The global attack of the extortion virus Petya on Tuesday struck IT systems of companies in several countries of the world, mostly affecting Ukraine, as well as Russian companies. The computers of oil, energy, telecommunications, pharmaceutical companies, as well as state bodies were attacked.
Ukraine was especially hard hit as the National Bank, the country’s largest airport, and a state power firm all suffered severe computer outages. According to the report of Slovakian security software firm ESET, 75 percent of the infections detected were in Ukraine, other top 10 countries hit were located in central, eastern or southern Europe.
Who’s Behind The Attack?
Cyber security firms are trying to piece together who was behind the attack. Ukraine accused the Russian security services Saturday of planning and launching another massive cyberattack.
The Ukrainian security agency, known as the SBU, alleged in a statement that similarities between the malicious software and previous attacks on Ukrainian infrastructure revealed the work of Russian intelligence services.
Researchers suggest the main purpose of the attack was to install new malware on computers at government and commercial organisations in Ukraine. Rather than extortion, the goal may be to plant the seeds of future sabotage – Reports Itnews.

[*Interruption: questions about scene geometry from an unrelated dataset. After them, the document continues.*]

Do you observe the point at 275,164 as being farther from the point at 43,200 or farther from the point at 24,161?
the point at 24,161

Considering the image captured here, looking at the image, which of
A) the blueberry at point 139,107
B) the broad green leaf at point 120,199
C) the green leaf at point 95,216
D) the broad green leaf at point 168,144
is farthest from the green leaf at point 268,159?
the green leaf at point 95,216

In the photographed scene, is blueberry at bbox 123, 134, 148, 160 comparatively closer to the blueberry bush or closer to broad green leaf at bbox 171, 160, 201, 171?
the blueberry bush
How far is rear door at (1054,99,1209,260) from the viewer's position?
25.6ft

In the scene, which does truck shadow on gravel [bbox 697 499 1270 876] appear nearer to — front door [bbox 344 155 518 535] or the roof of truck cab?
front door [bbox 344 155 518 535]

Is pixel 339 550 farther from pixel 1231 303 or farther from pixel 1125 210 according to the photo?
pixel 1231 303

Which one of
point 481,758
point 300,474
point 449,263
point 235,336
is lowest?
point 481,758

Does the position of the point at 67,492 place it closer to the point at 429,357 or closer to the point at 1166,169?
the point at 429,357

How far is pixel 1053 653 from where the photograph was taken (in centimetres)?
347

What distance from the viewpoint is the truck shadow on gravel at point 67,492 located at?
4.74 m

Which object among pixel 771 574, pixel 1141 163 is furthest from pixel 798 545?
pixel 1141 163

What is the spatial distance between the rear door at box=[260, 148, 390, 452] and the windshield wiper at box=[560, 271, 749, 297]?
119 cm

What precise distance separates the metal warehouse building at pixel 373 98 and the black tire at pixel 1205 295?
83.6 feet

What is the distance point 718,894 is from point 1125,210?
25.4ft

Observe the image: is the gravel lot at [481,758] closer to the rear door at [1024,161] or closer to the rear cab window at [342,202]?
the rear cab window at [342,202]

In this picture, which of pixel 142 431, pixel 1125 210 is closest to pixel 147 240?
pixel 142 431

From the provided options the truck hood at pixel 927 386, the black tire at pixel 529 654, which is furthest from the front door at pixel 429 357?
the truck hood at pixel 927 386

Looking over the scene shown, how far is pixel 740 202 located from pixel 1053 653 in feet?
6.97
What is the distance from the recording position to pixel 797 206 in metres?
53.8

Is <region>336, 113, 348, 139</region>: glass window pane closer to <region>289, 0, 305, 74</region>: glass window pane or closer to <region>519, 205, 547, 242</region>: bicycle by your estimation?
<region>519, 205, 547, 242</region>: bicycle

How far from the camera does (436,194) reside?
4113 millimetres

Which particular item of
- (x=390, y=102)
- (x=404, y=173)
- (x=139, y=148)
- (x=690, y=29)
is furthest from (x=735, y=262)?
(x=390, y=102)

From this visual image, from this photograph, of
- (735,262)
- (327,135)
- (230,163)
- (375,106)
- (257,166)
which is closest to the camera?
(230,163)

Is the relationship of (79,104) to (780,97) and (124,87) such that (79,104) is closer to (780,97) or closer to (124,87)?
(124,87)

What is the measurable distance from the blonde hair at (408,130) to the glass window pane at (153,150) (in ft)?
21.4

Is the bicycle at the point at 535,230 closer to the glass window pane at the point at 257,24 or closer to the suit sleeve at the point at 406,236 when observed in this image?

There was no immediate official response from the Russian government, but Russian lawmaker Igor Morozov told the RIA Novosti news agency that the Ukrainian charges were unreasonable and that the attacks were for the benefit of the United States.
According to him, unreasonable accusations of the Security Service of Ukraine (SBU) about the involvement of Russian special services in the attack of the Petya virus are explained by the desire of the Ukrainian authorities to receive increased financial assistance from the West.
“All these” Russian “cyber attacks, which the US first spoke about, and then the West and other countries, are a fiction that the West is trying to use to exaggerate the alleged threat from Russia, which is beneficial both for the US itself, because it gives an increase in military budgets and the “satellites” supported by them, as this can increase the monetary support of these countries” – Morozov told RIA Novosti.
Two cybersecurity outfits have publicly tied the malware to Russian hacking groups – Reported Spokesman.
Russian anti-virus company Kaspersky Lab has identified similarities between Petya and BlackEnergy, a malware that have been used in a series of cyberattacks on Ukrainian infrastructure in recent years.
“There are several parts of the code and strings that are shared,” Vyacheslav Zakorzhevsky, the head of Kaspersky’s anti-virus research department, told The Associated Press on Saturday. “These families are connected.”
ESET, Slovakian cybersecurity firm, found similarities between older cyber attacks in Ukraine:
“This was not an isolated incident. This is the latest in a series of similar attacks in Ukraine,”
The Aim Of Petya
In a recent publication Microsoft stressed that 12.5 thousand computers were infected in Ukraine. According to company experts, the hack attack was carried out using a virus-extortioner, a new version of Ransom: Win32 / Petya, but at the same time it is more “elegant” than its predecessor.
According to the site of the Hacker, the virus was not created for encryption, but for destroying information – it is almost impossible to restore the affected data, and this is not a mistake, but a plan of the authors of the virus. Therefore, Petya should rather be called a wiper, rather than a crypto virus.
Researchers at Kaspersky Lab explain that each infected machine Petya assigns its own ID, but this ID is not passed to the management server (Petya does not have any) and does not contain any valuable information that would later help the attackers “identify” the victim and Give her the key to decrypt the files.
“Our analysis indicates the main purpose of the attack was not financial gain, but widespread destruction,” said Costin Raiu, Kaspersky’s global head of research.